Purini reiterated to Polygon that the anime company wasn’t using AI in its subtitling, despite subscriber worries over his February 2024 statement, which had hinted at the possibility that the streamer would implement machine-generated subtitles.
“AI is new, we are curious to see what it can do, what it cannot do, to understand it better,” Purini told Polygon. “Quality is of paramount importance for us, and if we find out the technology is not to the level that it can create the best subtitles we want for our fans, then we will wait until the technology gets there. And if it never gets there, then it never gets there.”
When Polygon asked how and when Crunchyroll might implement AI-generated subtitling and closed captioning into the company’s localization workflow, Purini declined to comment on a timeline.

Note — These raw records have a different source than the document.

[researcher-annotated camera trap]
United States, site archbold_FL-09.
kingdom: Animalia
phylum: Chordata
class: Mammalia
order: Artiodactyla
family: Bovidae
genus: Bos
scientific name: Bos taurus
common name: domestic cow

“We still don’t know if we can get them done,” Purini said. “It’s really, really early testing so far.”
The widespread outrage within the anime community over obvious ChatGPT-produced subtitles for a lesser-known show highlights a long-standing concern. Many worry that, like the manga, film, TV, and video game industries, anime may also be showing signs of increasingly relying on AI for faster production and higher output.
Anime fans’ collective outrage over Necronomico and the Cosmic Horror Show’s ChatGPT-generated subtitles shows they recognize the vital role of human translators and localizers. After all, it's these human beings’ expert skills and training that have contributed to Crunchyroll’s lofty position as the leading platform for anime fans, not AI. And it should stay that way.